# Case Study: Visualzing MNIST with MDS

In this case study, we will once again take a look at the [MNIST dataset](http://yann.lecun.com/exdb/mnist/). We will use Multidimensional Scaling (MDS) to visualize this dataset. Let's get started.

## Setup

We will use the same setup as before where `M` is our data matrix with each row representing an image.

In [1]:
import mnist
import altair as alt
import pandas as pd
import numpy as np

alt.data_transformers.disable_max_rows()

training_set = mnist.train_images()
training_labels = mnist.train_labels()

M = training_set.reshape((60000, 28*28), order="C").astype(float)

## MDS computation

Multidimensional scaling is an example of [manifold learning algorithms](https://scikit-learn.org/stable/modules/manifold.html).

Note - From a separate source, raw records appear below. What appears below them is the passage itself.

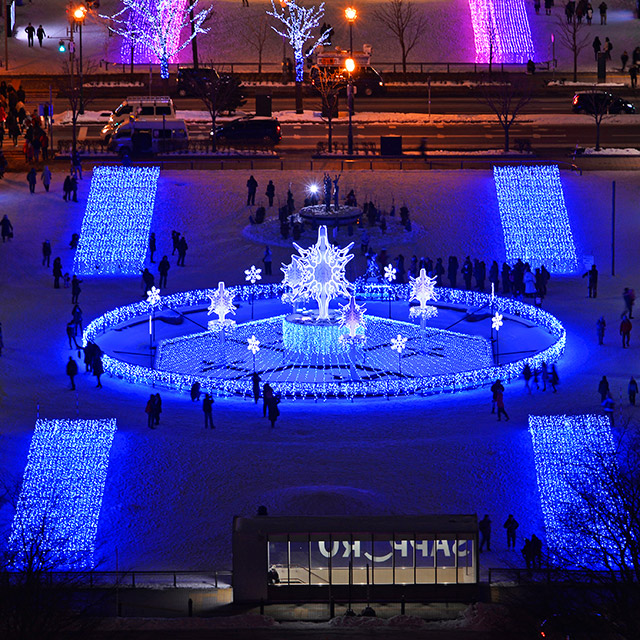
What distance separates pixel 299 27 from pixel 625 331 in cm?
3297

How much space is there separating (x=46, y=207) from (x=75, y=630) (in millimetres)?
28800

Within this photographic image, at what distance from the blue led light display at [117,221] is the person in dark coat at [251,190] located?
2.78 meters

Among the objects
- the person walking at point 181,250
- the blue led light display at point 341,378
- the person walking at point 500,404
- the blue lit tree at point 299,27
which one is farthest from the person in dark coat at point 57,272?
the blue lit tree at point 299,27

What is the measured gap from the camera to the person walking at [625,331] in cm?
4038

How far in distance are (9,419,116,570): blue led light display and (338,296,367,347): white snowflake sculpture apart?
7.03m

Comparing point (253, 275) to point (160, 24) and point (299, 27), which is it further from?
point (299, 27)

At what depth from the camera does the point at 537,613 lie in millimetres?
25359

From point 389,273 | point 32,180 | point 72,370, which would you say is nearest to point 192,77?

It looks for a low dimensional manifold (e.g. surface) to embed the high dimensional data such that the distance between data points is preserved as much as possible.

We will use the [MDS implementation](https://scikit-learn.org/stable/modules/generated/sklearn.manifold.MDS.html#sklearn.manifold.MDS) from scikit-learn in our example.

In [2]:
import sklearn
from sklearn.manifold import MDS

M_scaled = M / 255
mds = MDS(2)
r = mds.fit_transform(M_scaled[:1000])



This time, instead of [standardization](https://scikit-learn.org/stable/modules/preprocessing.html#standardization-or-mean-removal-and-variance-scaling) we simply scale the data uniformly so all pixel values fall in the range between 0 and 1. We do not use standardization because it will rescale each dimension separately, and that will alter the pairwise distance between data points. Since distance is what MDS tries to preserve in the embedding, any nonlinear change in the distance metric will result in a less optimal or incorrect embedding. Feel free to try standardization and see how the result will change if distance within our dataset is altered.

In the MDS computation, we requested the algorithm to compute a 2 dimensional embedding so that we can visualize it in 2D. Due to the high requirement on computation power, we will only compute the embedding of the first 1000 data points for this case study. The resulting 2D embedding of these 1000 data points are stored in the 1000x2 matrix named `r`.

## Visualization with MDS

Let us now visualize the MDS 2D embedding.

In [3]:
df = pd.DataFrame({"x": r[:,0], "y": r[:,1], "label":training_labels[:1000]})
alt.Chart(df).mark_point()\
    .encode(x="x:Q", y="y:Q", color="label:N")

The above visualization shows the embedding of the first 1000 data points in a 2 dimensional manifold. In this visualization, it seems the result is quite similar to the PCA output. Let us take a closer look at the facet view.

In [4]:
alt.Chart(df).mark_point()\
    .encode(x="x:Q", y="y:Q", color="label:N")\
    .facet("label:N", columns=2)

The facet view shows the distribution of data points with the same label in the 2D embedding space. For example, we see that data points of label `0` exhibit larger variation than data points with label `1`.  Similar to PCA, there is still overlap between clusters of data points of different labels. However, the overlap problem seems to be less severe in the MDS output.

Sometimes, people also combine PCA and MDS by projecting the dataset onto the first N principal components and then embed this projection in a 2 dimension manifold using MDS. We will leave this as an optional exercise for you to try on your own.

## Summary

In this case study, we visualized the MNIST dataset using MDS. We used MDS to embed the first 1000 data points into a 2 dimensional manifold such that the pairwise distance between the data points is preserved as much as possible. This low dimensional embedding allows us to easily visualize the distribution of the data points.